[BEGIN RAW DATA]

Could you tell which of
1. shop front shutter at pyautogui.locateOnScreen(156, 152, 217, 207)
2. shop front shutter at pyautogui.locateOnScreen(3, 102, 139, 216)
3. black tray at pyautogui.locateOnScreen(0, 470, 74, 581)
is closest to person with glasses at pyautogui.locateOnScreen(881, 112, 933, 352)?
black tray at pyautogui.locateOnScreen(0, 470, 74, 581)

[END RAW DATA]

Put every line of the records above into a JSON list of strings, one string per line, and leave out any blank lines.

[
  "Could you tell which of",
  "1. shop front shutter at pyautogui.locateOnScreen(156, 152, 217, 207)",
  "2. shop front shutter at pyautogui.locateOnScreen(3, 102, 139, 216)",
  "3. black tray at pyautogui.locateOnScreen(0, 470, 74, 581)",
  "is closest to person with glasses at pyautogui.locateOnScreen(881, 112, 933, 352)?",
  "black tray at pyautogui.locateOnScreen(0, 470, 74, 581)"
]